▶ **本文抜粋**:
--------------------
『うたうポケモン図鑑』がイケてた頃
スーパーマリオシリーズが35周年なのだそうです。
自分が初めてプレイしたゲームは『スーパーマリオブラザーズ』でした。おばあちゃんの家にいとこのお古の初代ファミコンが置いてあって、夏休みや冬休みのたびにやっていました。
初めて買ったソフトもスーパーファミコンの初代『スーパーマリオカート』。以後に買ったのはカービィやドンキーコングなどで、さながら任天堂推しユーザーのようになっていました。
これにはいちおう理由があって、「ゲームは1日1時間」という、古代のファミコン名人に倣った厳格なルールが我が家には存在したため、時間がかかるRPG系統や、操作方法を一から覚えないといけない他社のソフトは難しいと判断していたのです。
まあこれは、あくまで据え置き型ゲームの話。
その後、ゲームボーイポケットという、どこへでも持っていける神器を自分が手にしたのとほぼ同時に、主にコロコロコミック編集部とテレビ東京の方々の陰謀によって、日本中の小学生が151匹のポケモンの育成に夢中になるという現象が起きました。
自分もまた例に漏れずにその渦中へと飛び込んでいき、外で8時間くらいセキチクシティでのケンタロス狩りに没頭していたので、名人と親との約束なんぞろくに守っていませんでした。ポケモンも任天堂なので、ここでも貢いでいますね。
それにしても、ケンタロスの出現率の低さよ。奴に使ったサファリボールの消費量よ。つーか未だにゲットしてねえよ。ミュウツーはゲットしたのに。ミュウもゲットしたのに。あれ?どうやってゲットしたんだっけ?セレクトBBはレベル100にするやつだから違うよなあ。
--------------------
▶ **提示記録**:
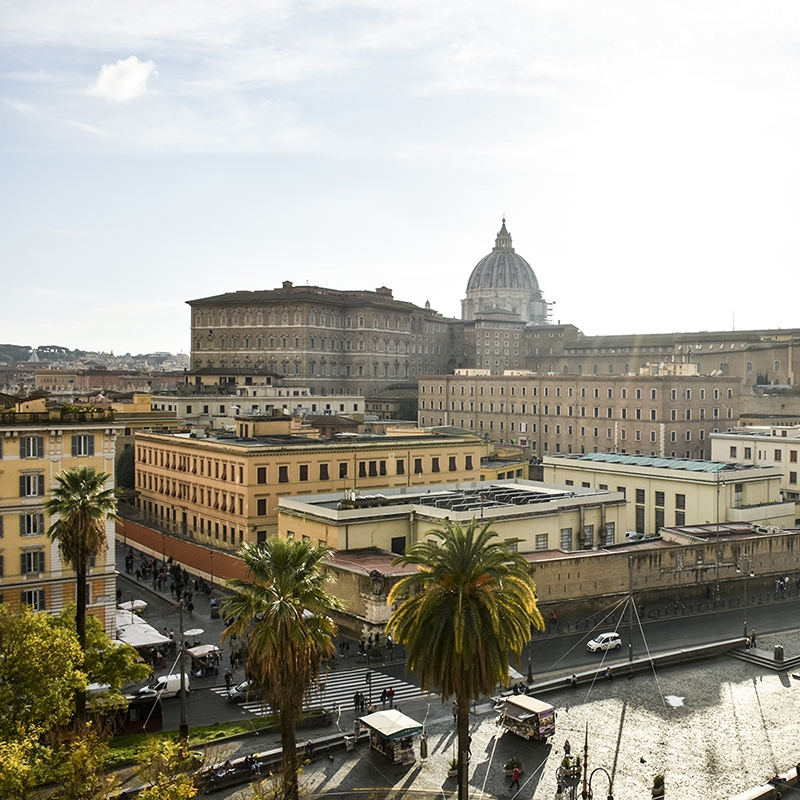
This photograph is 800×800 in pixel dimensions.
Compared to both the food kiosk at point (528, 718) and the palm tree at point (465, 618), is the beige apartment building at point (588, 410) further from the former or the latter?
the palm tree at point (465, 618)

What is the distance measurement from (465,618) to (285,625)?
4149 mm

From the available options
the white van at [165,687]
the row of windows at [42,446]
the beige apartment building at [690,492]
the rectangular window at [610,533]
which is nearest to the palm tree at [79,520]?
the white van at [165,687]

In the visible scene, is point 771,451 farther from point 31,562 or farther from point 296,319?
point 296,319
--------------------
▶ **実施事項**:
1) ゲームの思い出をつづった本文で、筆者が初めて買ったソフトは何ですか？
2) ゲームの思い出をつづった本文を、2文で要約してもらえますか？
3) ゲームの思い出をつづった本文を、最後の文の後から書き継いでもらえますか？

▶ **課題別回答**:
1) スーパーファミコンの初代『スーパーマリオカート』です。

2) 筆者が初めてプレイしたのは、おばあちゃんの家にあった初代ファミコンの『スーパーマリオブラザーズ』で、家に「ゲームは1日1時間」というルールがあったため、買うソフトはカービィやドンキーコングなど任天堂のものが中心でした。ゲームボーイポケットを手にした頃にポケモンが流行すると、筆者もセキチクシティでのケンタロス狩りに何時間も没頭し、親との約束はろくに守っていませんでした。

3)
そして次に買ったハードがこれまた、ニンテンドー64。
時代としては、プレイステーションの人気が猛威を奮っていた頃でした。ヘンテコな踊りがインパクト絶大だった『クラッシュ・バンディクー』のCMや、実在の車でレースができるという『グランツーリスモ』のCMがバンバン流れていました。
さらに、CDが再生できるというのも魅力でした。
当時はCDが売れまくっていたバブル期で、お兄さんお姉さんはみんな街中でCDショップの袋をぶら下げていました。
子供の自分たちは、せいぜいTSUTAYAで1泊2日レンタルくらいしかできないのですが、それでもCDを借りるという行為にどこか大人っぽさを覚えていました。
そのCDがたとえ『エキセントリック少年ボウイのテーマ』などであったとしても、大人と同じことをしているというだけで、どこか快感だったのです。
友達の家のプレステで聴いた『ああエキセントリック少年ボウイ(カラオケ・バージョン)』は小学高学年にはエモく思えたものです。
当時のCDにはカラオケバージョンという、要するに歌なしのインストゥルメンタル音源が入っていることが多かったのですが、本当にこれでカラオケの練習をしていた人はどのくらいいたのだろうか。
しかしながら、1998年のお正月のお年玉で買ったのは、プレステではなくロクヨンでした。
ほんの数ヶ月前まではプレステを買う気まんまんだったのですが、年末年始商戦のこのタイミングで、任天堂はキャンペーンを仕掛けてきたのです。
期間内にニンテンドー64を購入すると、ここでしか手に入らないレアなポケモンカード2枚とシングルCDが付いてくるという、「Wゲットだぜキャンペーン」。
自分のなかでプレステとポケモンを秤にかけた時に圧倒的にポケモンの比重のほうが大きかったので、これは今しかないと思って即座に買いました。
Wおまけのうち、興味をそそられたのはどちらかというとポケモンカードよりもCDのほうでした。前述のように、小学生の自分にとってCDとはなんとなく大人っぽいものの象徴だったのです。それがたとえ『うたうポケモン図鑑』であっても。
この『うたうポケモン図鑑』、全4曲入りで、ノーマルポケモンPart1・2、むしポケモンPart1・2という構成。
ゲーム中のポケモン図鑑に載っている説明文にメロディーを付けて歌われているのですが、各ポケモンごとに曲調もテンポも変わるので、4トラックしかないものの実質的に何十曲も入っている、ある種ではお得といえるCD。
唐突に英語のナレーションが入ったりラップっぽくなったりとなかなかにカオス。そして、なぜにノーマルの次にむしをチョイスしたのか。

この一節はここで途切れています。